La centrale d’Eysses se compose de plusieurs espaces bien distincts. Hormis la caserne au centre de laquelle se situe le porche d’entrée de la Centrale, nous pouvons distinguer l’espace administratif et les zones de détention.

L’espace administratif se situe autour de la cour d’honneur avec les logements de fonction à gauche et le bâtiment administratif proprement dit, au fond, qui comprend : les bureaux de direction, l’économat, les parloirs et surtout le greffe de la Centrale, lieu de passage obligatoire de tous les condamnés incarcérés à Eysses.

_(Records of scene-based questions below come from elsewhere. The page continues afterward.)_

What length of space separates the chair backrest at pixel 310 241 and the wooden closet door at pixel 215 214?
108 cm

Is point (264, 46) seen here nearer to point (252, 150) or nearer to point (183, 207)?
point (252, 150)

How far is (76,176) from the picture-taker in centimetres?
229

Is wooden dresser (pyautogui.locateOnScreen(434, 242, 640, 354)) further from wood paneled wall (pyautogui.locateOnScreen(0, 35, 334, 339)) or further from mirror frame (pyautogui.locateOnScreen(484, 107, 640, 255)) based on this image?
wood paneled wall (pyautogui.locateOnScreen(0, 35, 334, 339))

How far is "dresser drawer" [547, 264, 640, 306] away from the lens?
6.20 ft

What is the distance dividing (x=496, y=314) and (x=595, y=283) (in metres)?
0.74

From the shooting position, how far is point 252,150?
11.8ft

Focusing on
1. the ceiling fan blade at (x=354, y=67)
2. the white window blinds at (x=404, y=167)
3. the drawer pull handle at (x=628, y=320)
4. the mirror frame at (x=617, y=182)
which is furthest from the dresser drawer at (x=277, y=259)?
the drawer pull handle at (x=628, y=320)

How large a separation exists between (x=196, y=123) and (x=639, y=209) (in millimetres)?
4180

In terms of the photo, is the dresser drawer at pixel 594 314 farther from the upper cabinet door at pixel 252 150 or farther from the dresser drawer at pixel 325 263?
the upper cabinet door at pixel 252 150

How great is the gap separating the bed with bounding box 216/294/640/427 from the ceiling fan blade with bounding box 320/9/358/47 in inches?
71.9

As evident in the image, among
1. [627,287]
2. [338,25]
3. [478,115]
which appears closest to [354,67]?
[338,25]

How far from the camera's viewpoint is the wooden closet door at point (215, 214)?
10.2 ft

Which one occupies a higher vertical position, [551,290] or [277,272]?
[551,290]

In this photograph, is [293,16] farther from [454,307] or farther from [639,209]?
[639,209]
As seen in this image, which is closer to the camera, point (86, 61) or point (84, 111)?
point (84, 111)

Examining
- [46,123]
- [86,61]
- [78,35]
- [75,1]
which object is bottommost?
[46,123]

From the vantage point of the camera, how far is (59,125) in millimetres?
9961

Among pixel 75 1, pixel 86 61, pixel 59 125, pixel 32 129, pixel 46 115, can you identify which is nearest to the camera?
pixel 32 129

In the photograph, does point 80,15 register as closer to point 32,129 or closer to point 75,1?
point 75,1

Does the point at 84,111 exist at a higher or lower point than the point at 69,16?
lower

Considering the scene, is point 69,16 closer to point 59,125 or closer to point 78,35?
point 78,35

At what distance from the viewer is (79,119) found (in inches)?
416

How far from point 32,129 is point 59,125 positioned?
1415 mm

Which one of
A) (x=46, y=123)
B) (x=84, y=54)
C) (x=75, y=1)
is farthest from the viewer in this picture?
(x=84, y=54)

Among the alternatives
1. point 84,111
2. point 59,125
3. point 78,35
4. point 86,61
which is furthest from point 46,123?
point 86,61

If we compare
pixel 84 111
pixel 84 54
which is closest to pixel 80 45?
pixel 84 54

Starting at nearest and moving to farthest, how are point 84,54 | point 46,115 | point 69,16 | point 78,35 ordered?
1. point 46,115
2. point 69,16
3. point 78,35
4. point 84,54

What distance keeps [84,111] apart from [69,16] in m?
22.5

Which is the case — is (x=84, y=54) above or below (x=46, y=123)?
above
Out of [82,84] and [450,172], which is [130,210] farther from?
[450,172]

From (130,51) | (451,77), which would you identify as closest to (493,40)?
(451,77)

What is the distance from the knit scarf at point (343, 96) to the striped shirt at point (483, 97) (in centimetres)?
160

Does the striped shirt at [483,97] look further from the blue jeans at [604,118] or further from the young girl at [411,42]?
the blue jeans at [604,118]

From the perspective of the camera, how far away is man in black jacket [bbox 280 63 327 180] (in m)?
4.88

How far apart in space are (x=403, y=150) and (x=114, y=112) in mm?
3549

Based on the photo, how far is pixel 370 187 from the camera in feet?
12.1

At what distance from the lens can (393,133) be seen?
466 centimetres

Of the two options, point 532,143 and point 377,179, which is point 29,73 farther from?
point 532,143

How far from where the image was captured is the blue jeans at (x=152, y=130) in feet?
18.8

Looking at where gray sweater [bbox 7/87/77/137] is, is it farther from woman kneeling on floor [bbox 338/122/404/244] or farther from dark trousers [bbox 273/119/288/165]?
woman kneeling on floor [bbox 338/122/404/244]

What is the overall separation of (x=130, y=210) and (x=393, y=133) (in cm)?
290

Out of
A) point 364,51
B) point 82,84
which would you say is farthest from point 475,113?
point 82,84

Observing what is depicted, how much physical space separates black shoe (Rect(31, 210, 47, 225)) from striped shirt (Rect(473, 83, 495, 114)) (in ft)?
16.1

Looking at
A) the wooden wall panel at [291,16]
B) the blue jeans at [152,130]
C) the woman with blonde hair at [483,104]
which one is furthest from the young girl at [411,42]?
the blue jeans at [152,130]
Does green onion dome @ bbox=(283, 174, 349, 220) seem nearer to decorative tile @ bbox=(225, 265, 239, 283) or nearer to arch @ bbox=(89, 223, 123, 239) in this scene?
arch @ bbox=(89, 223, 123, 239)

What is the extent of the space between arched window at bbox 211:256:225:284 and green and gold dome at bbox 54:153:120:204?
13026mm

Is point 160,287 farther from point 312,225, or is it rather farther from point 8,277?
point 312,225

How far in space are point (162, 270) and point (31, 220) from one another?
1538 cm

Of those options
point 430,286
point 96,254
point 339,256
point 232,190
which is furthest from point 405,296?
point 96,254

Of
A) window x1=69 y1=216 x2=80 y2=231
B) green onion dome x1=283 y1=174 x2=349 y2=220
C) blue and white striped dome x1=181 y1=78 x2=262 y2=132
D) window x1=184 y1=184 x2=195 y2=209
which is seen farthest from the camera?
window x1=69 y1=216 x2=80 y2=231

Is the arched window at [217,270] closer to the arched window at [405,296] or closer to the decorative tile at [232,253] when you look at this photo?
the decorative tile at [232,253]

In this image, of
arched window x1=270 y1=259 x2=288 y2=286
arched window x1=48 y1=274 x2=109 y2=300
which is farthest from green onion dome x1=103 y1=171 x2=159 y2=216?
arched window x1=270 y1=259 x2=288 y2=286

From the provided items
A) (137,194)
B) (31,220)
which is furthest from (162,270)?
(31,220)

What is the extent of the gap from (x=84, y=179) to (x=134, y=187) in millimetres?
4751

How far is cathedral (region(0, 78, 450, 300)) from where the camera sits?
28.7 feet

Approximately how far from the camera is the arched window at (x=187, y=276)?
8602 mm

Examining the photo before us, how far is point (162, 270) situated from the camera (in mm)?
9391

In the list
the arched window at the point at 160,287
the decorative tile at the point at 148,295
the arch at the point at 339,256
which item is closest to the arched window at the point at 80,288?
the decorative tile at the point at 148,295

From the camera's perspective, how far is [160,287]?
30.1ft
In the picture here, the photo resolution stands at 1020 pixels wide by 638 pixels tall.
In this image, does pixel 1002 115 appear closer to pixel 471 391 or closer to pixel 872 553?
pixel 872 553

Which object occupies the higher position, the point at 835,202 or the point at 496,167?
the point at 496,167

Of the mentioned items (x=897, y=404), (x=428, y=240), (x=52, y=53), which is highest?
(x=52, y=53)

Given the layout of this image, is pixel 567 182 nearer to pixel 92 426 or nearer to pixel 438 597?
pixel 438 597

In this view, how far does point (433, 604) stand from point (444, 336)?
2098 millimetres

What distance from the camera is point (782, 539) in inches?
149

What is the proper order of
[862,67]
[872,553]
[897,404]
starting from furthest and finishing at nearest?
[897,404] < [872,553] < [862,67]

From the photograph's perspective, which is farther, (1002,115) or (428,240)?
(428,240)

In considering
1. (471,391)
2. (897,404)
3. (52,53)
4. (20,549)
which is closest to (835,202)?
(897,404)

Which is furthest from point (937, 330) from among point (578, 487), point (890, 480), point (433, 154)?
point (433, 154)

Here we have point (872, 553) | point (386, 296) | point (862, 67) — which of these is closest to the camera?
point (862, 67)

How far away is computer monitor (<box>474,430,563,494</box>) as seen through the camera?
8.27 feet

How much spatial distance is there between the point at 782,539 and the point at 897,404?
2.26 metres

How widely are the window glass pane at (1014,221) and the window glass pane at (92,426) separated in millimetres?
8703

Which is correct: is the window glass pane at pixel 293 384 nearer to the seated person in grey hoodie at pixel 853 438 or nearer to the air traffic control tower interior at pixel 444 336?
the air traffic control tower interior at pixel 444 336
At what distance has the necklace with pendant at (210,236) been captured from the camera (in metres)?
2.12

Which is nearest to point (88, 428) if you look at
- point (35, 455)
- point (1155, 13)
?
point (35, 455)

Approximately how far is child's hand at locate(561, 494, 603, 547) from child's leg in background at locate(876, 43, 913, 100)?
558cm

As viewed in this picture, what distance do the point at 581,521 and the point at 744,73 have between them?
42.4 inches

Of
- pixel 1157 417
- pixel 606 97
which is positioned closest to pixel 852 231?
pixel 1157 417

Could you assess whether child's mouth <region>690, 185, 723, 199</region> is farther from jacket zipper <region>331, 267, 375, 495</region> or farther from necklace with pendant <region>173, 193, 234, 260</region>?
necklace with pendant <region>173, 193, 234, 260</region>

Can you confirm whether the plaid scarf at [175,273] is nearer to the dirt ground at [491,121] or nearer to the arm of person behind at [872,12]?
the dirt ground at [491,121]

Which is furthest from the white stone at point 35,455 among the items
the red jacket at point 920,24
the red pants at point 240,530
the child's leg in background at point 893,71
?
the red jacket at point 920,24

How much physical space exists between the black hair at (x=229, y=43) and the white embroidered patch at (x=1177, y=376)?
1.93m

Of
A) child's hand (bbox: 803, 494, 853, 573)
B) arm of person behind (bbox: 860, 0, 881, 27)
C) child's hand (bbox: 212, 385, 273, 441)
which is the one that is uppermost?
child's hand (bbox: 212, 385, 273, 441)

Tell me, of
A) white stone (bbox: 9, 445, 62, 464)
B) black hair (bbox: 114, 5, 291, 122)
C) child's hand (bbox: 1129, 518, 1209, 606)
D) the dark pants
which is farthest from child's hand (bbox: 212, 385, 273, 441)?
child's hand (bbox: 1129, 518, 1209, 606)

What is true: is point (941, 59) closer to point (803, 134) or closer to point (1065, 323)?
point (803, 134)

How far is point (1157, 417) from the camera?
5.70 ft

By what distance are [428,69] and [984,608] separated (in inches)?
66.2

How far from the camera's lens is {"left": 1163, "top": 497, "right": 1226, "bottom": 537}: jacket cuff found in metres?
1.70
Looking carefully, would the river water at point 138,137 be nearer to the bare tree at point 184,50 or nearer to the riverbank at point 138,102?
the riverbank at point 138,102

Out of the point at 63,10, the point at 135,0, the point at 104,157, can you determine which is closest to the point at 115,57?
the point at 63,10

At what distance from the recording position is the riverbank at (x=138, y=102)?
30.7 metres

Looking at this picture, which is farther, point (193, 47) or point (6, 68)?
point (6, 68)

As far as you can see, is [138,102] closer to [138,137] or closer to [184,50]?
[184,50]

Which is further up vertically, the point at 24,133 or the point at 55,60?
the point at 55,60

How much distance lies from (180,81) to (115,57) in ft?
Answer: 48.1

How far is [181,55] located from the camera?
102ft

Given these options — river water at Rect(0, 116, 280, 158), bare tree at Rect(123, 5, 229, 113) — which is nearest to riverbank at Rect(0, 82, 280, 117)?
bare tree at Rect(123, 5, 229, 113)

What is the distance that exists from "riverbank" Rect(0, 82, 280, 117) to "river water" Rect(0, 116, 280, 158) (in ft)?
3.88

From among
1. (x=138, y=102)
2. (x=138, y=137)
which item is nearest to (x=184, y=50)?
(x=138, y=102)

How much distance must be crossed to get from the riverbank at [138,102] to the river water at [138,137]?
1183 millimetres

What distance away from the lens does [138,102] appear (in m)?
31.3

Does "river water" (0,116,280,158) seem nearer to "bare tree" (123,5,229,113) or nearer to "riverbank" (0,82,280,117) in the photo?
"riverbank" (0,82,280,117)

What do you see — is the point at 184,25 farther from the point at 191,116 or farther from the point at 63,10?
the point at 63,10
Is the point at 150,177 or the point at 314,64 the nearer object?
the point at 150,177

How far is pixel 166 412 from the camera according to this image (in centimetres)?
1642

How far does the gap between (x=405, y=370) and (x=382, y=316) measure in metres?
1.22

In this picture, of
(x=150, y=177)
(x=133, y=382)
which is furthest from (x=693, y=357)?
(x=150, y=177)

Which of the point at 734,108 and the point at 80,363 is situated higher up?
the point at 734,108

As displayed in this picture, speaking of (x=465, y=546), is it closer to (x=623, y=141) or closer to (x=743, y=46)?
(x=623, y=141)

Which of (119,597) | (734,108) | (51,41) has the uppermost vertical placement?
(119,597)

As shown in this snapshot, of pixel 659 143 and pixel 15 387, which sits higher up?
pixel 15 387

La zone de détention peut elle-même être découpée en trois zones : le quartier cellulaire, les préaux et l’infirmerie.
Une fois passées les formalités du greffe et revêtu le costume de bure, les résistants sont répartis vers les préaux ou le quartier cellulaire, lieux de la vie carcérale. Le quartier cellulaire sert à isoler les différentes catégories de détenus et ne contient tout au plus qu’une cinquantaine de prisonniers, mais dans des cellules surpeuplées prévues initialement pour un seul. La majorité des détenus est regroupée dans les quatre préaux. Jusqu’en octobre 1943, le régime carcéral y est extrêmement rude, c’est le régime du silence et des brimades. Un collectif patriotique se met en place, organisant la solidarité et l’endurcissement physique et moral, s’imposant à l’écoute de la direction et préparant l’évasion collective. Alors, le régime s’assouplit et les nouveaux arrivants sont frappés par l’atmosphère de semi-liberté qui règne dans cette centrale.
L’infirmerie, quant à elle, revêt une importance stratégique. Elle constitue le point de rencontre entre les détenus des différents préaux. C’est également un lieu de parloirs libres avec les familles et un endroit qui favorise le lien avec la résistance extérieure.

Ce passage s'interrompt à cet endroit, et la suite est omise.